I changed sponsors recently, not because my old one didn’t help me, but because she and I had (I think) reached an impasse. Much of the struggle I have these days involves making decisions and setting boundaries in my relationships — both friendships and romantically — and M. just didn’t have a lot of experience to share in that regard. I still love her dearly, but she no longer had what I wanted, and so I asked a woman whom I’ve been watching for a couple of years to be my sponsor.
The up side is that she’s a strong, independent woman who tells me like it is, and she’s been in a relationship with a sober man for more than a decade, married for nine years. The down side is that her husband is JS’s ex-sponsor, who fired JS after his relapse in July. And my new sponsor — L. — has known/known of JS’s disease for the past 10 years. So she has a little bit of insight about the bigger picture. As she said last night, when we move forward, we can only see what’s in front of us, but people on the outside can see what’s behind us, what our peripheral vision misses, and what we might conveniently avoid seeing.
So when she pointed out that, in order to get sober (again), JS needs to focus ALL of his energies on that, and that what I do is serve as a distraction (“a beautiful and darling distraction,” I believe said, reminding me again that I love her because she thinks I’m gorgeous), I took notice.
“If you really do love him,” she said, “it might be best to walk away and let him get sober. And if things are meant to be, they’ll work out that way.”
Of course, she also told me that hanging on because I want to have a relationship is selfish, and that if I’m expecting that by being patient and taking things a day at a time, the relationship will magically morph into something fabulous and I’ll trust JS all of a sudden one day, I’m fooling myself.
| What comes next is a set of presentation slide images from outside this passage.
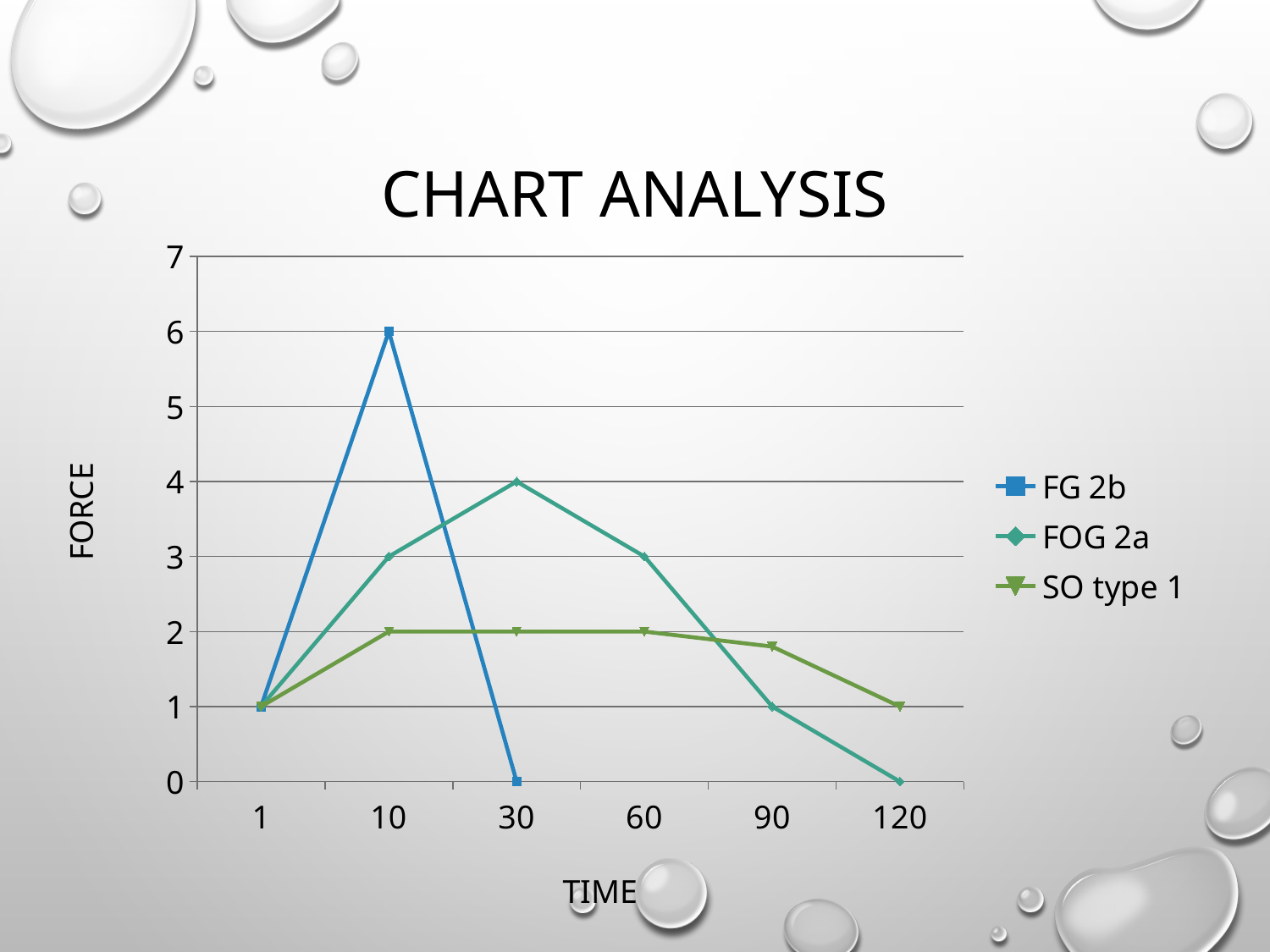
What is the force value for FG 2b at time 10? 6 What kind of chart is shown on the slide? line chart What is the force value for FOG 2a at time 30? 4 What is the difference between the force of FG 2b and SO type 1 at time 10? 4 Which series has the higher force at time 10, FG 2b or FOG 2a? FG 2b Is the force value for SO type 1 at time 90 greater or less than 2? less At which time does FG 2b reach its lowest force? 30 What is the force value for SO type 1 at time 60? 2 Does the force for FOG 2a rise or fall between time 60 and time 120? fall How many time points are labelled on the x axis? 6 At which time does FOG 2a reach its highest force? 30 How many series does the legend list? 3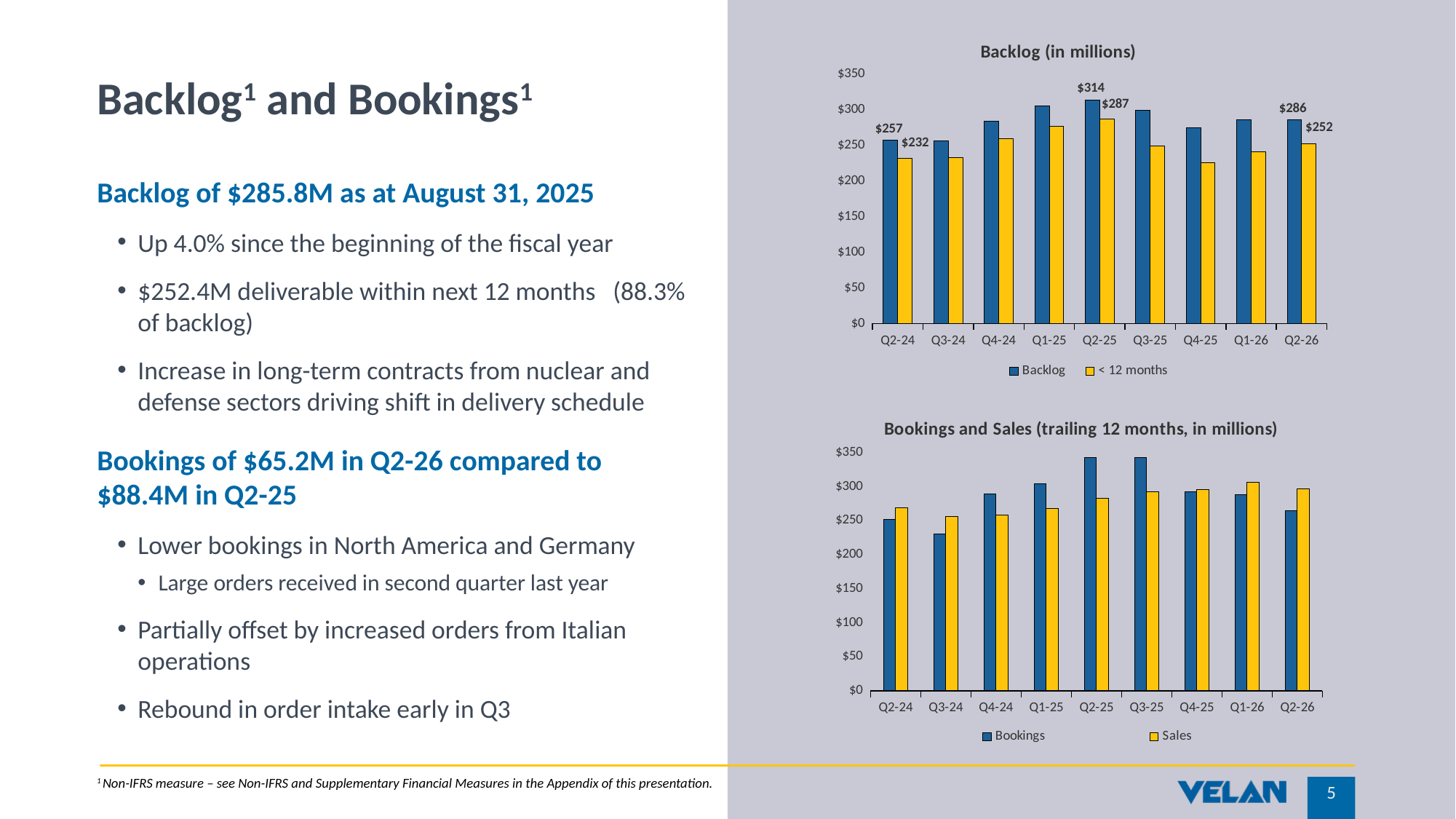
In the Bookings and Sales chart, which is larger for Q2-25, Bookings or Sales? Bookings How many quarters are shown on the x axis of the Backlog (in millions) chart? 9 In the Backlog (in millions) chart, what is the difference between the Backlog and < 12 months values for Q2-24? $25 In the Bookings and Sales chart, is the Sales value for Q1-26 greater or less than $300? greater How many series does the legend of the Backlog (in millions) chart list? 2 In the Backlog (in millions) chart, which quarter has the highest Backlog bar? Q2-25 In the Backlog (in millions) chart, how much lower is the Q2-26 Backlog than the Q2-25 Backlog? $28 In the Backlog (in millions) chart, what is the Backlog value for Q2-25? $314 In the Bookings and Sales chart, which quarter has the lowest Bookings bar? Q3-24 In the Bookings and Sales chart, is the Bookings value for Q3-24 greater or less than $250? less What type of chart is the Bookings and Sales (trailing 12 months, in millions) chart? Bar chart In the Backlog (in millions) chart, what is the < 12 months value for Q2-26? $252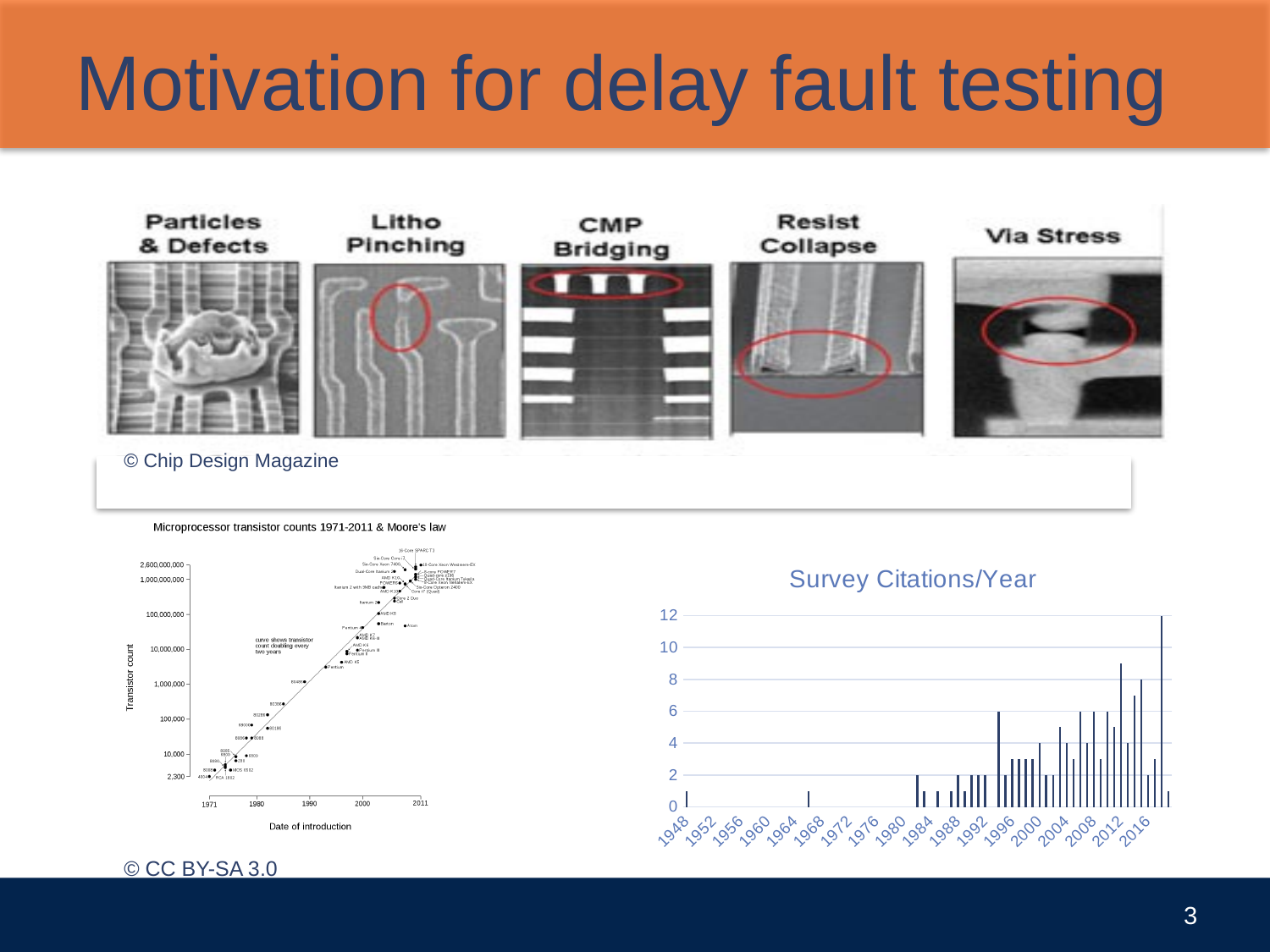
In the 'Microprocessor transistor counts 1971-2011 & Moore's law' chart, do transistor counts rise or fall as the date of introduction increases? rise What type of chart is the 'Survey Citations/Year' chart? bar chart In the 'Microprocessor transistor counts 1971-2011 & Moore's law' chart, what is the label of the x axis? Date of introduction In the 'Survey Citations/Year' chart, what is the highest value shown on the y axis? 12 In the 'Microprocessor transistor counts 1971-2011 & Moore's law' chart, what is the lowest transistor count value marked on the y axis? 2,300 In the 'Survey Citations/Year' chart, is the value for 1948 greater or less than 2? less In the 'Survey Citations/Year' chart, is the tallest bar greater or less than 10? greater In the 'Survey Citations/Year' chart, do the citation counts generally rise or fall from 1948 to 2016? rise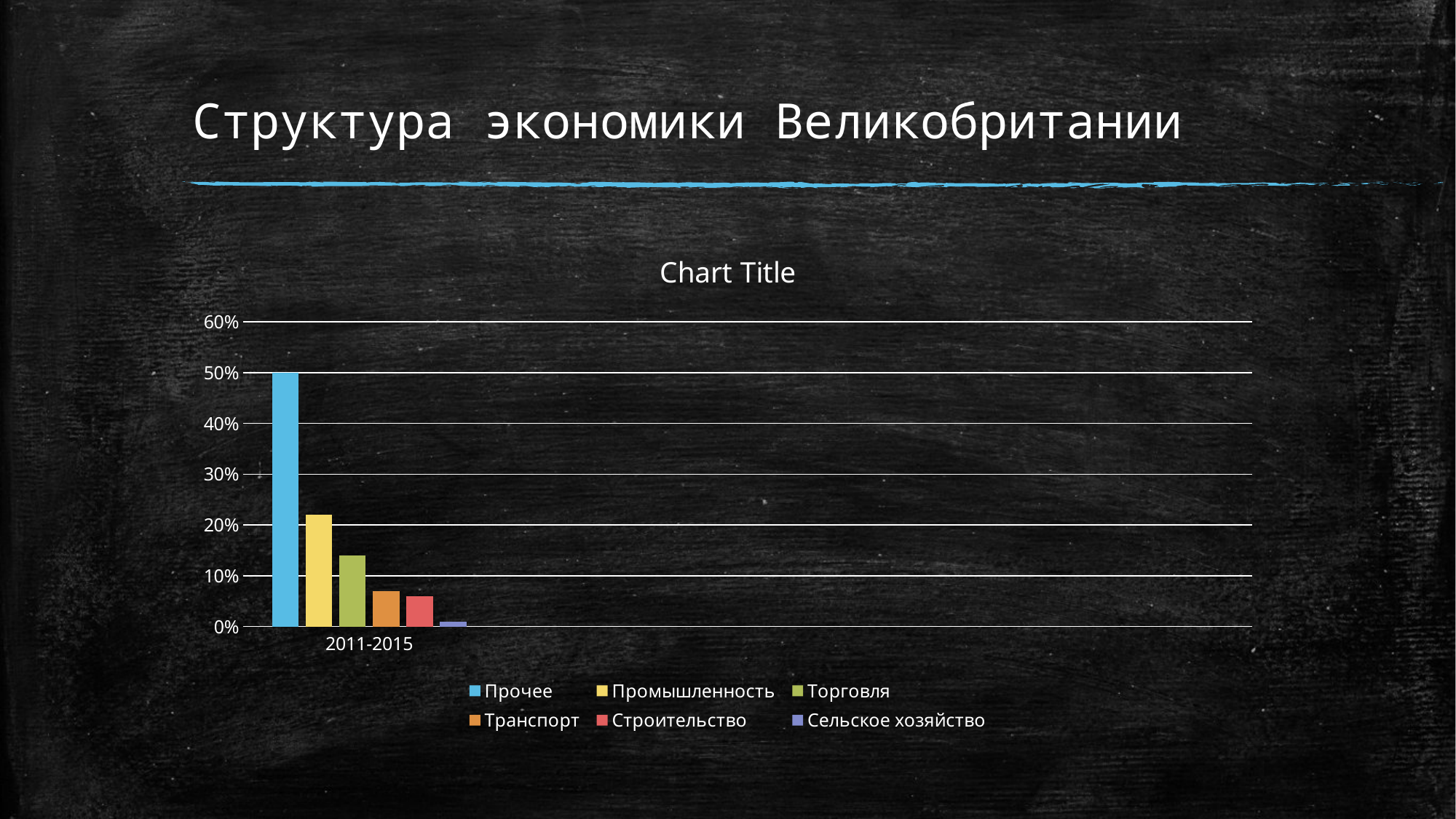
What kind of chart is shown on the slide? bar chart Which series has the highest value? Прочее Is the value for Транспорт greater or less than 10%? less Is the value for Промышленность greater or less than 20%? greater What is the value for Прочее? 50% How many categories are shown on the x axis? 1 How many series does the legend list? 6 Is the value for Торговля greater or less than 20%? less What is the title shown above the chart? Chart Title What is the category label on the x axis? 2011-2015 Which is larger, the value for Промышленность or the value for Торговля? Промышленность Which series has the lowest value? Сельское хозяйство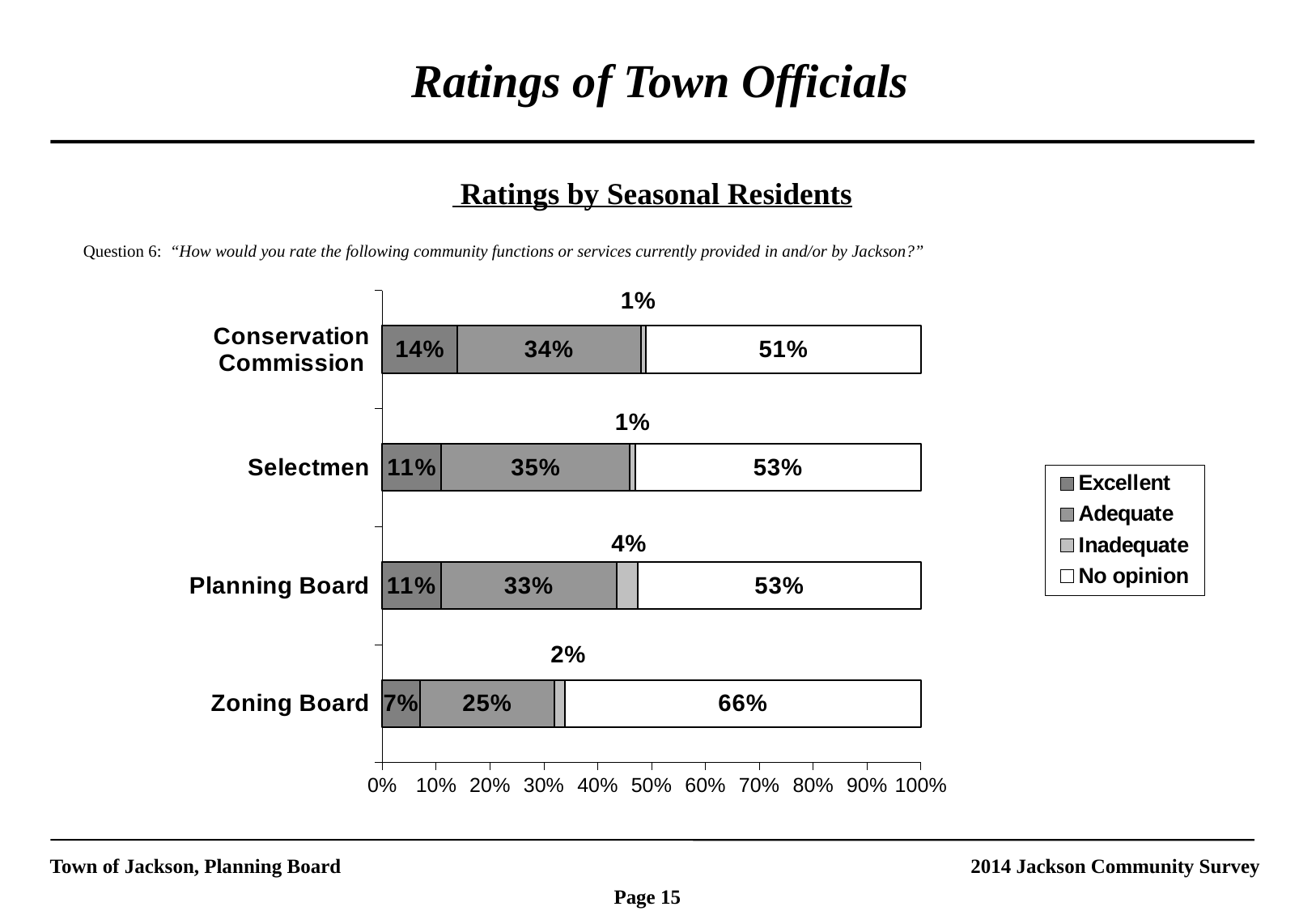
How many series does the legend list? 4 Which is larger, the Adequate value for the Conservation Commission or the Adequate value for the Zoning Board? Conservation Commission How many town officials (categories) are rated in the chart? 4 What percentage of seasonal residents rated the Conservation Commission as Excellent? 14% Which town official has the highest Excellent rating? Conservation Commission What is the No opinion value for the Zoning Board? 66% What is the difference between the No opinion values for the Zoning Board and the Selectmen? 13% Which legend entry is shown in white? No opinion Which town official has the lowest Adequate rating? Zoning Board What kind of chart is shown on the slide? stacked bar chart What is the Adequate value for the Selectmen? 35% What is the Inadequate value for the Planning Board? 4%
Deep down, I somewhat know this is true. I don’t trust JS, and I don’t really know how to rebuild that. And I also know that it’s almost impossible for him to take steps to rebuild that trust when he has to — not just wants to, but HAS to, in order to save his life — focus on getting and staying sober. JS is what they call a low-bottom drunk; he’s been unconscious and in comas and has had heart attacks, and he likes to say that once he starts drinking if he’s not obliterated within 20 minutes then something’s wrong. The way he drinks and the way I drank? Completely unrelated, except that we both ended up getting sober. But can I really — in good conscience — continue to risk HIS sobriety because *I* don’t want to let go? I think this might be what they mean when they say love isn’t enough. Or maybe not.
I’m going to New York City for two weeks in September, and we’ve both agreed I’ll take that time and space to pray and make a decision about what to do next. I think it’s obvious to both of us that I wouldn’t walk away if I didn’t love him, if I didn’t care about him getting healthy. But the process of that? I’m terrified by it. I’m glad I’m going away for a decent amount of time; I’m going to need it to come to terms with decisions I have to make, no matter how difficult they might be.